Além disso, trouxe na edição um tabuleiro para estimular o hábito de leitura, para que em 21 dias pudéssemos ler toda a publicação. Fiquei muito entusiasmada, e comecei a ler “A Mulher Ruiva”, do autor turco Orhan Pamuk, logo dia 01. E conclui a leitura dia nesse último dia 08. Fui fisgada, eu que sou muito lenta para ler. Minha relação com a leitura é de uma traça que fica escondida e vai comendo o livro devagar. Eu me acostumei. Não me cobro tanto. Leio várias coisas ao mesmo tempo, nesse tempo indivisível da leitura. Agora por exemplo, já estou entrando no universo da Toni Morrison, com “O olho mais azul”, e de mãos dadas como “Phelipe Caldas”, em “Quando a saudade me visita”. São muitas as emoções.

É uma pena mesmo que o Século XXI testemunhe a diminuição profunda do hábito de leitura. Aquela leitura visceral, diálogo entre mundos, culturas e gerações. Lentamente sendo substituída por cliques. Não sou neurologista. Mas toda vez que penso sobre o assunto acho que quando desaparece o ato de ler a gente vai sumindo aos poucos e perdendo a memória do que fomos, do que somos…

Durante a adolescência meu estímulo à leitura foram os livros da escola, dos irmãos e irmã mais velhos. E ainda as publicações do Circulo do Livro que me foram emprestadas pelo meu amigo Eripetson Lucena. Assim a gente lia muitos clássicos, best sellers, diferentes gêneros. Assim conheci Stephen King, que tornou menos tediosas algumas das tardes de calor no sertão ao ler os contos de “As vezes eles voltam”. Fiquei assustada por semanas. E, dentro de casa, chamando por mainha toda vez que o vento balançava alguma cortina. Passados tantos anos, ainda dou imensas gargalhadas quando lembro das minhas marmotas toda vez que terminava de ler algum conto de terror. Nesse período ainda comecei a frequentar a biblioteca de minha escola, o CEPA, que era linda, e tinha uma vista inesquecível para a Serra do Teixeira. Foi lá que li alguns livros do Malba Tahan, que pensava, como muita gente, ser uma mulher. Já que não havia nenhuma foto nem descrição do autor na edição que estava lendo.

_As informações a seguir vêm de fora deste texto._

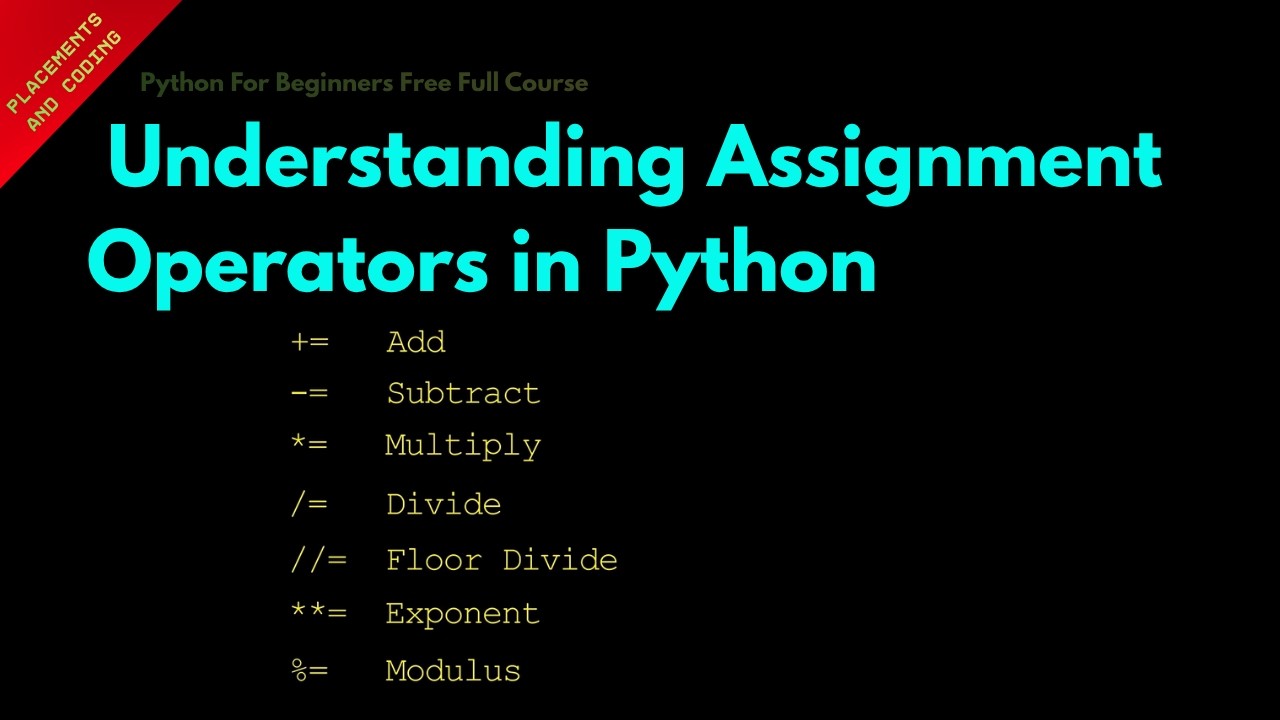 PLACEMENTS AND CODING

Python For Beginners Free Full Course

Understanding Assignment Operators in Python

+= Add
-= Subtract
*= Multiply
/= Divide
//= Floor Divide
**= Exponent
%= Modulus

Frequentei ainda a biblioteca situada na antiga Praça da Pelota (adoro esse nome, que faz referência à aparência das luminárias de lá). Ali, nas tardes de calor, rolava muita pesquisa. O ensino médio estava em curso. E além de realizar os levantamentos para os trabalhos escolares, vez por outra se paquerava (quando era só olhar mesmo, e no máximo sorrir).

Minha turma na Universidade também gostava muito da Biblioteca Central. E as idas por lá eram frequentes. A gente pesquisava, lia, fofocava, tirava cochilo, também paquerava, e se estudava muito jornalismo, fazendo as leituras necessárias da área. Tinha surpresas ótimas a encontrar todo tipo de livro, dos técnicos de outros campos de conhecimento à literatura de diferentes países, às coleções especiais. E ainda se deliciava com a Pinacoteca, conhecendo artistas do Brasil. E a cereja do bolo eram as sessões do cineclube de lá, coordenadas por Peter Krometsek e Patrício Araújo Duarte. Vi filmes incríveis lá, como “Tomates Verdes Fritos”.

Espero que esses espaços não desapareçam da vida das pessoas. Além dos espaços físicos, as pessoas precisam também de tempo, acesso aos livros e estímulo para ler. Eu sempre penso em Carolina Maria de Jesus e na sua autodeterminação, poética e força para transformar seu cotidiano. Penso por vezes nos homens e mulheres que salvam os livros dos lixos dos prédios e dos depósitos de lixo nas grandes cidades. Pessoas que transformar a si mesmos e a vida de tantas pessoas pela leitura.

Que bom perceber que livro não é algo descartável, que é semente que pode fazer brotar muita vida.